STATED EXERCISE
Could you rewrite the data below, changing every "range hood" to "exhaust hood" and leaving everything else untouched?

[Spatial reasoning data]
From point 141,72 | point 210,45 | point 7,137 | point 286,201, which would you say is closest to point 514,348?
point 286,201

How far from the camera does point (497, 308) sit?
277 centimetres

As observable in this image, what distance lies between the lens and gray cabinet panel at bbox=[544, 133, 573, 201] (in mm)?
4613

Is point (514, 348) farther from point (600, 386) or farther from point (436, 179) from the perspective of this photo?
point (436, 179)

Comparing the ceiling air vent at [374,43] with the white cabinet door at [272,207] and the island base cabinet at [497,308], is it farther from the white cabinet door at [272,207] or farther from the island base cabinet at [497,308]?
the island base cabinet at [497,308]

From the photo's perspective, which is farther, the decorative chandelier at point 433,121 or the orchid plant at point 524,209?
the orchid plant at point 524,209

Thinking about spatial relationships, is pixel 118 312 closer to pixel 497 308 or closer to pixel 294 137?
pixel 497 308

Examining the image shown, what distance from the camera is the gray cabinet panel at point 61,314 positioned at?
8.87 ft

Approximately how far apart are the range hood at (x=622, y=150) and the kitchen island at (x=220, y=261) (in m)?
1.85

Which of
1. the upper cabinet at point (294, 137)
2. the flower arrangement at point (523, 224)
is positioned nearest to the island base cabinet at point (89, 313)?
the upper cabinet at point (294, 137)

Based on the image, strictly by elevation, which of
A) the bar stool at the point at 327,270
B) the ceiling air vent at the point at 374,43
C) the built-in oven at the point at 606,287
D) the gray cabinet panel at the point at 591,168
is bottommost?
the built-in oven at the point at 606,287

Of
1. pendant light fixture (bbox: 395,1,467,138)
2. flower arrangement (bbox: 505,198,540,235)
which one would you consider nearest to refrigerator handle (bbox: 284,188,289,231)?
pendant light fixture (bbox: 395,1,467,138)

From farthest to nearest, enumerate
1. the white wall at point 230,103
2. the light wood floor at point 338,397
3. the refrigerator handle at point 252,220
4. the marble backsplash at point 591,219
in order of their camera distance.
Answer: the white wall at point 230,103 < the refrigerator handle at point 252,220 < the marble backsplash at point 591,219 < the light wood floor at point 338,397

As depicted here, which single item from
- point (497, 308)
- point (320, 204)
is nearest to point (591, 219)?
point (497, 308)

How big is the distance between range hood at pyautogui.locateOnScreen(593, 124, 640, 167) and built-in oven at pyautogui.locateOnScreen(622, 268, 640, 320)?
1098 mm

WRITTEN REPLY
From point 141,72 | point 210,45 | point 7,137 | point 286,201, which would you say is closest to point 514,348?
point 286,201

How far from the camera does point (497, 308) sit?
277 centimetres

As observable in this image, what distance lies between the lens and gray cabinet panel at bbox=[544, 133, 573, 201] (in mm)?
4613

Is point (514, 348) farther from point (600, 386) or farther from point (436, 179) from the perspective of this photo?
point (436, 179)

Comparing the ceiling air vent at [374,43] with the white cabinet door at [272,207] and the island base cabinet at [497,308], is it farther from the white cabinet door at [272,207] or farther from the island base cabinet at [497,308]?
the island base cabinet at [497,308]

From the photo's perspective, which is farther, the decorative chandelier at point 433,121 or the orchid plant at point 524,209?
the orchid plant at point 524,209

Thinking about spatial relationships, is pixel 118 312 closer to pixel 497 308 or closer to pixel 294 137?
pixel 497 308

Examining the image shown, what distance from the camera is the gray cabinet panel at point 61,314 positioned at?
8.87 ft

Approximately how far apart are the exhaust hood at (x=622, y=150) and the kitchen island at (x=220, y=261) (in m)?
1.85

Which of
1. the upper cabinet at point (294, 137)
2. the flower arrangement at point (523, 224)
is positioned nearest to the island base cabinet at point (89, 313)?
the upper cabinet at point (294, 137)

Based on the image, strictly by elevation, which of
A) the bar stool at the point at 327,270
B) the ceiling air vent at the point at 374,43
C) the built-in oven at the point at 606,287
D) the gray cabinet panel at the point at 591,168
is bottommost?
the built-in oven at the point at 606,287

Of
1. pendant light fixture (bbox: 395,1,467,138)
2. flower arrangement (bbox: 505,198,540,235)
which one would you consider nearest to refrigerator handle (bbox: 284,188,289,231)?
pendant light fixture (bbox: 395,1,467,138)

From farthest to nearest, enumerate
1. the white wall at point 230,103
2. the light wood floor at point 338,397
3. the refrigerator handle at point 252,220
4. the marble backsplash at point 591,219
in order of their camera distance.
Answer: the white wall at point 230,103 < the refrigerator handle at point 252,220 < the marble backsplash at point 591,219 < the light wood floor at point 338,397

As depicted here, which single item from
- point (497, 308)
- point (320, 204)
is nearest to point (591, 219)?
point (497, 308)

How big is the distance between exhaust hood at pyautogui.locateOnScreen(593, 124, 640, 167) and built-in oven at pyautogui.locateOnScreen(622, 268, 640, 320)?
1098 mm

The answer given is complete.